• _Set exercise A_:
Copy out the rows below word for word, from the line containing "Which does the" through the end of the rows.

# Document excerpt start

Silverado 6 – E. Trine Starnes Jr – With God And Ronald Reagan On His Side
Peter Brewton describes E. Trine Starnes Jr as perhaps `the biggest con man that Texas ever produced’ , a dubious honor. (1) Brewton adds:
In terms of dollar amounts [stolen] he easily distanced Billie Sol Estes, friend of LBJ and Morris Jaffee and on a national scale he is right up there with the fugitive financier Robert Vesco
Sol Estes and Vesco, were minor leaguers compared to more modern day financial crooks like Bernie Madoff, Bernie Eggers, Ken Lay and Jeffrey Skilling, but in their day Sol Estes and Vesco were `the Magellan’s’ of their age, probing as yet untapped possibilities of massive fraud, financial shyster pioneers of sorts, paving the way for even higher levels of greed and corruption in the post millenial world. And smooth talking E. Trine Starnes Jr – who never spent a night in jail (from what I can tell) – is right up there with the best of them, and with God and Ronald Reagan on his side to boot.
Certainly an initial scan of the Savings and Loan literature suggests this an accurate portrait.
Twenty odd years after the scandal has died down, Starnes’ name has almost disappeared from public attention. Two references suggest the man is still with us. The first is a 2002 reference to Mr and Mrs. E. Trines Jr as being charter members of the President’s Circle of Texas Christian University in Abilene. The second is a 2008 real estate notice in a New Orleans newspaper stating that an E. Trine Starnes Jr sold a condominium there for $ 150,000 odd dollars to the Road Home Corporation. $150,000 is small potatoes considering the sums that were passing through the man’s hands decades earlier.
Only one bit of information to add to this portrait…an email, from a man claiming to know him. It claims that after the Silverado venture, Starnes lives – or lived – somewhere near San Diego, that he has always been careful to avoid publicity as it could backfire and that he was involved in a real estate kickback scheme in which he’d rent office space for high prices…and then refund some of the money to the renters. The higher rent on the books, inflated the property’s value, making it more profitable to o sell as it gave the appearance the building was more in demand than it was in actuality. The he’d sell the building and the sucker who bought it would wonder why he couldn’t get the rents and profits out of deal that Starnes did.

# Document excerpt end
# Supplied records start

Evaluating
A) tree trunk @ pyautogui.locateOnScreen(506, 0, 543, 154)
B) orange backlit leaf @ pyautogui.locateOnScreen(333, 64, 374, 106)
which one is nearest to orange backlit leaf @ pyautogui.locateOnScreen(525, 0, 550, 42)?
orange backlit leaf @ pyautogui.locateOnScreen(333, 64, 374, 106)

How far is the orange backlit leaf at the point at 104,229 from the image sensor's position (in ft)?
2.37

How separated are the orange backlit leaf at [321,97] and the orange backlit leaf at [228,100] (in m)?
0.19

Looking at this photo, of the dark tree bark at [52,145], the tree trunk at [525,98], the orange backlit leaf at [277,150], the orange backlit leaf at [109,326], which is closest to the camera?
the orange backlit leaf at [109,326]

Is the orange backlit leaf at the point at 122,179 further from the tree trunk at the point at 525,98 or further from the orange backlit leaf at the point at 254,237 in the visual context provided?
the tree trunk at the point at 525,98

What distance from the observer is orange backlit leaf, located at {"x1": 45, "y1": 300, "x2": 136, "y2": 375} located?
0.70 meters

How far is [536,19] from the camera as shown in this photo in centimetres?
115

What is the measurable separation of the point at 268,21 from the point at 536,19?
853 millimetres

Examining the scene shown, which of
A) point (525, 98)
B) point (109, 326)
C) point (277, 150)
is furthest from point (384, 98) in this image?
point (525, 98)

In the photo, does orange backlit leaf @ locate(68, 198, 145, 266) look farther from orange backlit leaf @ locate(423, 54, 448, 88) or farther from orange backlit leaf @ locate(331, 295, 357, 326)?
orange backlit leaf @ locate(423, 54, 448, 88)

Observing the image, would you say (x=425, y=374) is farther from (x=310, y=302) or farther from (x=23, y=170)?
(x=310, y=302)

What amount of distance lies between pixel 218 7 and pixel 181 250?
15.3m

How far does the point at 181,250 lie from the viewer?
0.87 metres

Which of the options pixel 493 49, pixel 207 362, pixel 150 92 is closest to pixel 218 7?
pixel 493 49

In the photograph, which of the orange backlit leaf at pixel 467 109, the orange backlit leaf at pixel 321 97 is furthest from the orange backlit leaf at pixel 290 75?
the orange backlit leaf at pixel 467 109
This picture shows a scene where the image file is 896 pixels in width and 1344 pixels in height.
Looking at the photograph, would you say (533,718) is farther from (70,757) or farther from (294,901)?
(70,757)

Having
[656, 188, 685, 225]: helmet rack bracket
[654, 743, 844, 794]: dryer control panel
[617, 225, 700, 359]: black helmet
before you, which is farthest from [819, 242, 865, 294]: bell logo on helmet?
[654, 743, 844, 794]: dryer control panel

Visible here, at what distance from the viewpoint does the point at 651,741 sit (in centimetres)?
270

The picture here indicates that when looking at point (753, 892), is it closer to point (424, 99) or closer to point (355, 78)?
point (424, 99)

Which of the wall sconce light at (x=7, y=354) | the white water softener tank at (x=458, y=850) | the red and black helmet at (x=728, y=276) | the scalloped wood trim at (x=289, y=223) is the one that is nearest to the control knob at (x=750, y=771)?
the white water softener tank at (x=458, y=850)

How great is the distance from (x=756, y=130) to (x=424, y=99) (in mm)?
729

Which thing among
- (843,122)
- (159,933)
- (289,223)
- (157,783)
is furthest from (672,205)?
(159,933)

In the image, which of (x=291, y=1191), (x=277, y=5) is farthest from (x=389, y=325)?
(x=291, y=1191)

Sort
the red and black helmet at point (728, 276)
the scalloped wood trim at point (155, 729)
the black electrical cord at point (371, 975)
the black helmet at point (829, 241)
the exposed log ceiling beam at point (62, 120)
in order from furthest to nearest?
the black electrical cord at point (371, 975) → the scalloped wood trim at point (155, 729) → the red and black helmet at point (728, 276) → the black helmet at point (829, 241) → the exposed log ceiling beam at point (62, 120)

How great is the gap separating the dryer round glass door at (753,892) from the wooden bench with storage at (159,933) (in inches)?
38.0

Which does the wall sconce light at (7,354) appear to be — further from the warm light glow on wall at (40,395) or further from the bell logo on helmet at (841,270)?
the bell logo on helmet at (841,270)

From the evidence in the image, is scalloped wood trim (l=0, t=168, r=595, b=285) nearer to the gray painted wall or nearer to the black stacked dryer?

# Supplied records end

• _Set exercise B_:
Pick up the piece on E. Trine Starnes Jr. where it stops and keep writing.

• _Output A_:
Which does the wall sconce light at (7,354) appear to be — further from the warm light glow on wall at (40,395) or further from the bell logo on helmet at (841,270)?
the bell logo on helmet at (841,270)

From the evidence in the image, is scalloped wood trim (l=0, t=168, r=595, b=285) nearer to the gray painted wall or nearer to the black stacked dryer?

• _Output B_:
How accurate a picture? It rings true, the shyster at work trying to remain incognito, avoiding the limelight, still up to his old tricks, traveling quietly in the same right wing Republican circles, but quietly…
If today Starnes Jr. does not have the name recognition of a Neil Bush, still, in his own way he is one of the more curious figures whose fate and that of Silverado Bank converged.
Son of a Texas Church of Christ Evangelist
The son of a Texas Church of Christ Evangelist, Ellison Trines Starnes Sr, `Junior’ s’ is nothing short of a non-stop story of a man out of control.
- His first documented brush with economic troubles was as early as 1973 when at the tender age of 28 he was determined legally responsible for driving a Dallas Texas company called CIC Cosmetics International into bankruptcy. An investor sued and won a judgement against Starnes of nearly $250,000.
- By 1976 he had lost two more fraud judgments in Houston and filed for bankruptcy, listing his debts at $2.4 million, his assets at $6000.
But this was just the beginning.
Able somehow (but how?) to be discharged from bankruptcy in 1977 he entered the real estate field and began a spectacular decade rise – mostly with other peoples’ money – to wealth and power, at least temporarily. At his zenith in 1984, a mere 11 years after driving CIC Cosmetics International into ruin and 7 years after emerging from bankruptcy himself, Starnes was in a much more comfortable financial position. He had somehow gained control of 175 companies and real estate partnerships, 50 properties, oversaw the lives of 500 employees and had an alleged net worth of $222 million.
Not bad for the son of a depression era preacher man.
Like Ken Good, Starnes was living in the fast lane.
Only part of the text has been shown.